** Opening Data records block **

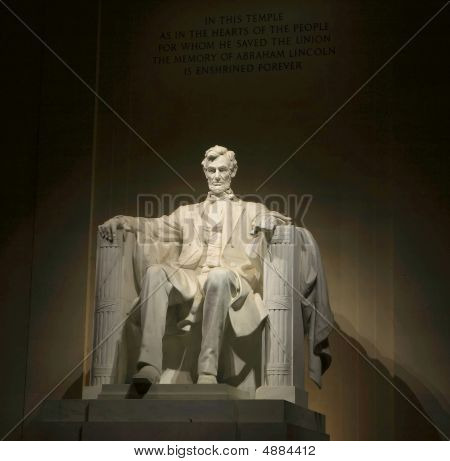 President Abraham Lincoln memorial night time portrait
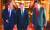 문재인 대통령(가운데)과 이낙연 국무총리(오른쪽), 노영민 비서실장이 22일 오전 청와대에서 열린 국무회의에 입장하고 있다. [청와대사진기자단]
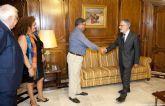 El alcalde de Los Alcázares comunica al presidente de la Asamblea Regional la concesión de la Crilla de Oro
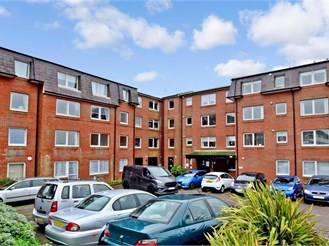 2 bed second floor retirement flat in Saltdean, Brighton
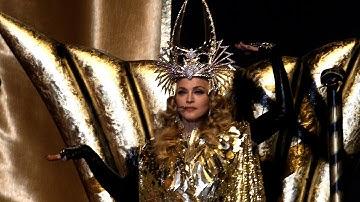 Madonna beim Super Bowl // Micaela Schäfer steht auf Lothar Matthäus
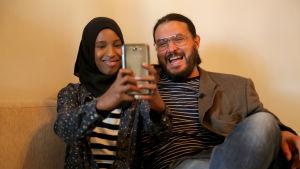 Rian Mahdi och programledare Peter Al Fakir tar en selfie i det tredje avsnittet av Dom kallar oss invandrare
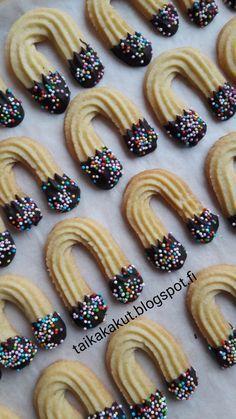 Moi! Tälläisiä onnenkenkiä halusin meidän tulevalle 40-vuotiaalle tehdä onnen tuojiksi ❤ Ohjeen löysin Makunautintoja Mimmin Keittiöstä-... Christmas Sweets, Party Snacks, Cookie Jars, No Bake Desserts, Mini Cupcakes, Cake Pops, Doughnut, Gingerbread, Biscuits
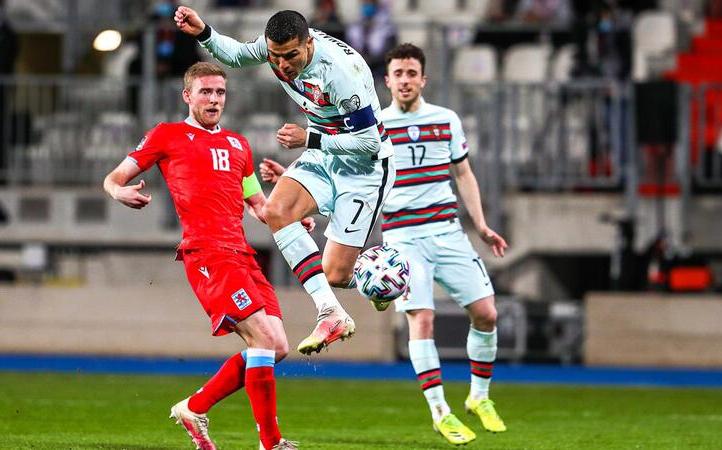 Ronaldo tung người đệm bóng ghi bàn bằng lòng chân phải.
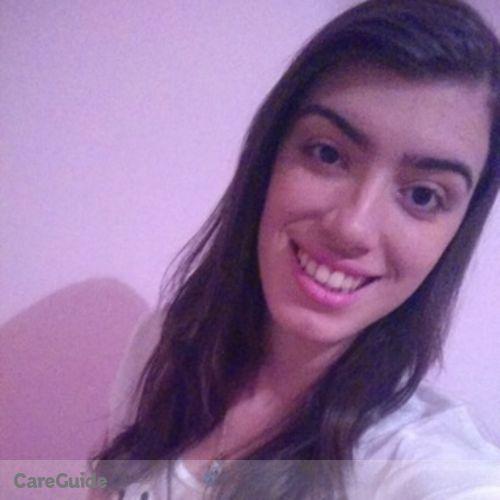 Canadian Nanny Provider Natália Nicoletti's Profile Picture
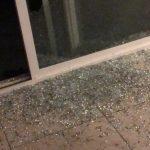 盜賊破窗入侵1樓行竊 華人一家三口在2樓嚇壞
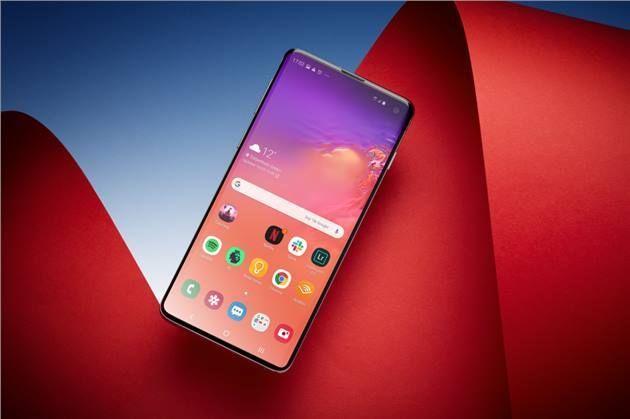 سامسونج تضيف واحدة من مميزات Iphone 11 لهواتف Galaxy S10 Tech News Galaxy Iphone 11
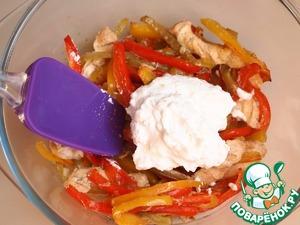 Готовый перец с куриным филе вынуть из духовки, переложить в другую емкость и добавить брынзу, заранее смешанную с кефиром. Хорошо перемешать. Начинка для блинчиков готова.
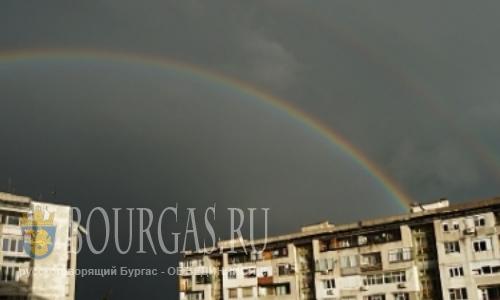 Двойная радуга в небе над Бургасом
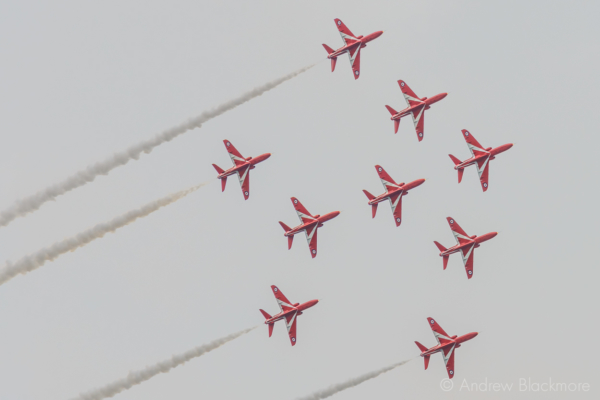 The-Red-Arrows-over-Lyme-Regis,-Dorset-21_07_16-12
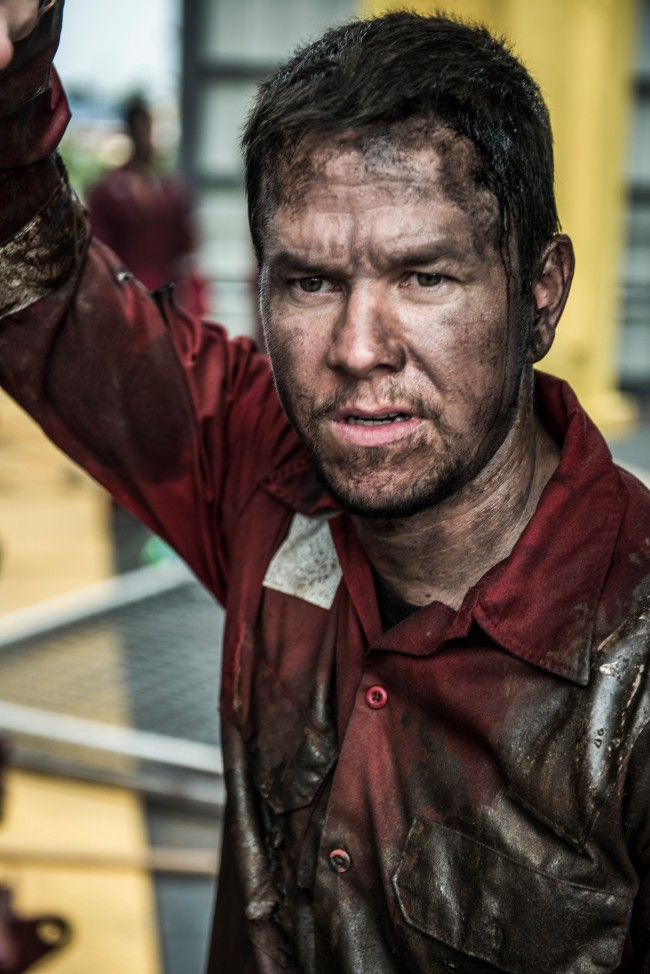 Mark Wahlberg stars as 'Mike Williams' in DEEPWATER HORIZON. Photo Credit: Enrique Chediak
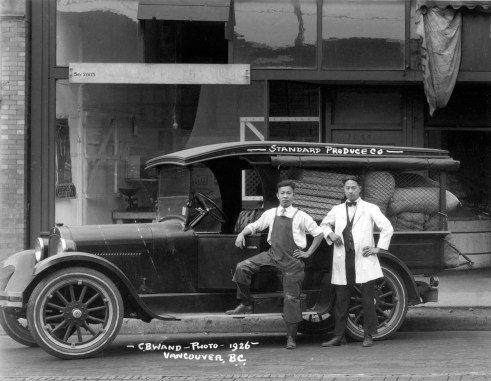 Standard Produce truck and workers 1926 - Original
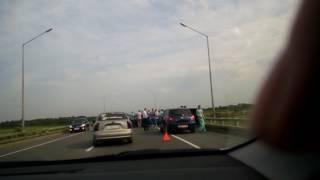 Свадебный кортеж попал в аварию на Муромском мосту.
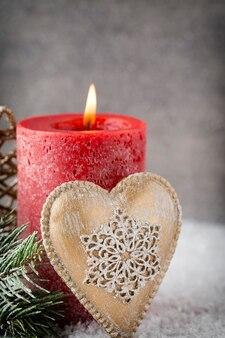Czerwone świece świąteczne i światła. boże narodzenie tło.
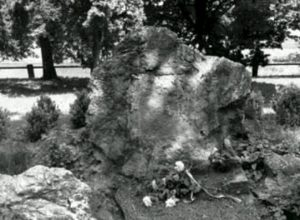 Ukradena bronzová deska z pomníku
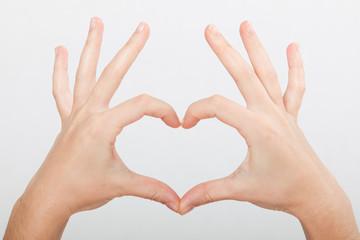 Handzeichen Herz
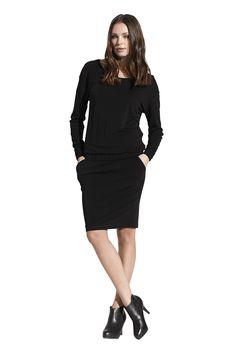 Faylinn jersey dress. Køb den på http://www.blackswanfashion.dk/ Faylinn jersey dress. Buy it on http://www.blackswanfashion.com/#blackdress #littleblackdress #loosefitteddress #elasticwaistbanddress #comfydress #perfectdress #viscosedress #elasthanedress #sweatdress #minimalisticdress #classicaldress #simpledress #chicdress #gorgeousdress #stylishdress #femininedress #comfydress #abovekneelenghtdress #relaxdress #cosydress #pocketdress #longsleeveddress #roundneckdress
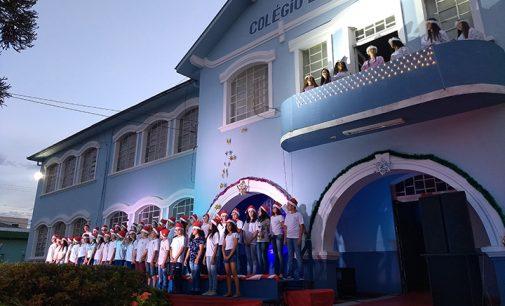 Cantata Tuliana de Natal emociona comunidade das cidades irmãs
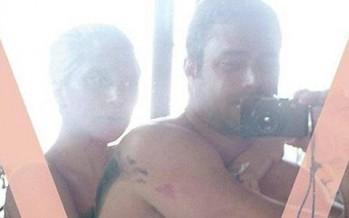 بالصور: ليدي غاغا وحبيبها عاريان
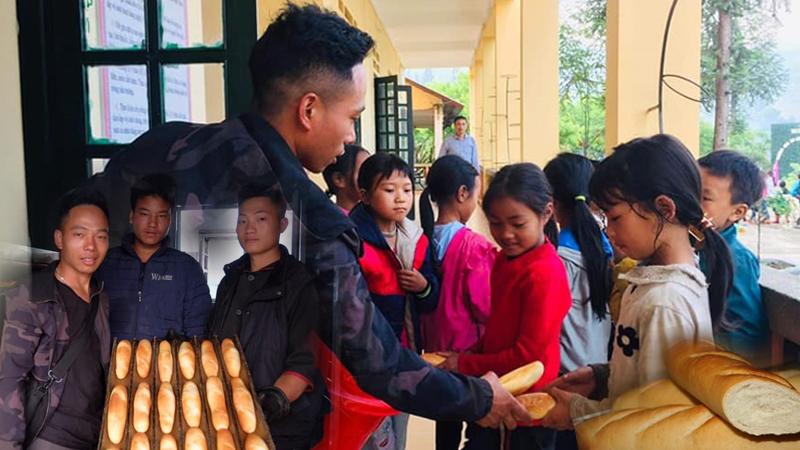 Chàng trai Hà Nhì trắng đêm chuẩn bị hơn 2000 chiếc bánh mì nóng hổi tặng bà con quê hương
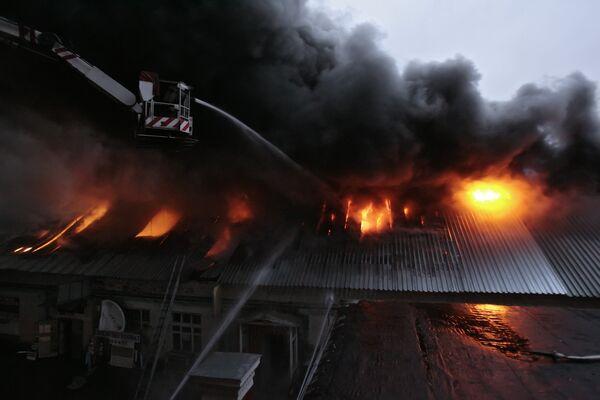 Обрушение произошло в горящих мастерских РЖД в Москве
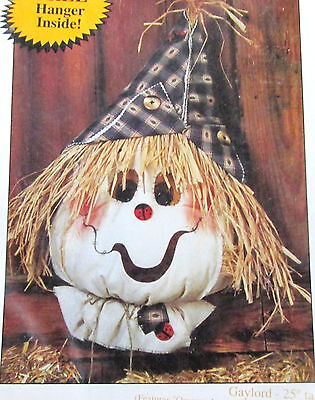 Happy Hollow Craft Pattern Primitive Halloween Scarecrow Greeter 25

** Closing Data records block **

A verbatim reproduction of each entry is expected, with every picture omitted.

_Task solution:_
 President Abraham Lincoln memorial night time portrait
 문재인 대통령(가운데)과 이낙연 국무총리(오른쪽), 노영민 비서실장이 22일 오전 청와대에서 열린 국무회의에 입장하고 있다. [청와대사진기자단]
 El alcalde de Los Alcázares comunica al presidente de la Asamblea Regional la concesión de la Crilla de Oro
 2 bed second floor retirement flat in Saltdean, Brighton
 Madonna beim Super Bowl // Micaela Schäfer steht auf Lothar Matthäus
 Rian Mahdi och programledare Peter Al Fakir tar en selfie i det tredje avsnittet av Dom kallar oss invandrare
 Moi! Tälläisiä onnenkenkiä halusin meidän tulevalle 40-vuotiaalle tehdä onnen tuojiksi ❤ Ohjeen löysin Makunautintoja Mimmin Keittiöstä-... Christmas Sweets, Party Snacks, Cookie Jars, No Bake Desserts, Mini Cupcakes, Cake Pops, Doughnut, Gingerbread, Biscuits
 Ronaldo tung người đệm bóng ghi bàn bằng lòng chân phải.
 Canadian Nanny Provider Natália Nicoletti's Profile Picture
 盜賊破窗入侵1樓行竊 華人一家三口在2樓嚇壞
 سامسونج تضيف واحدة من مميزات Iphone 11 لهواتف Galaxy S10 Tech News Galaxy Iphone 11
 Готовый перец с куриным филе вынуть из духовки, переложить в другую емкость и добавить брынзу, заранее смешанную с кефиром. Хорошо перемешать. Начинка для блинчиков готова.
 Двойная радуга в небе над Бургасом
 The-Red-Arrows-over-Lyme-Regis,-Dorset-21_07_16-12
 Mark Wahlberg stars as 'Mike Williams' in DEEPWATER HORIZON. Photo Credit: Enrique Chediak
 Standard Produce truck and workers 1926 - Original
 Свадебный кортеж попал в аварию на Муромском мосту.
Czerwone świece świąteczne i światła. boże narodzenie tło.
 Ukradena bronzová deska z pomníku
 Handzeichen Herz
 Faylinn jersey dress. Køb den på http://www.blackswanfashion.dk/ Faylinn jersey dress. Buy it on http://www.blackswanfashion.com/#blackdress #littleblackdress #loosefitteddress #elasticwaistbanddress #comfydress #perfectdress #viscosedress #elasthanedress #sweatdress #minimalisticdress #classicaldress #simpledress #chicdress #gorgeousdress #stylishdress #femininedress #comfydress #abovekneelenghtdress #relaxdress #cosydress #pocketdress #longsleeveddress #roundneckdress
 Cantata Tuliana de Natal emociona comunidade das cidades irmãs
 بالصور: ليدي غاغا وحبيبها عاريان
 Chàng trai Hà Nhì trắng đêm chuẩn bị hơn 2000 chiếc bánh mì nóng hổi tặng bà con quê hương
 Обрушение произошло в горящих мастерских РЖД в Москве
 Happy Hollow Craft Pattern Primitive Halloween Scarecrow Greeter 25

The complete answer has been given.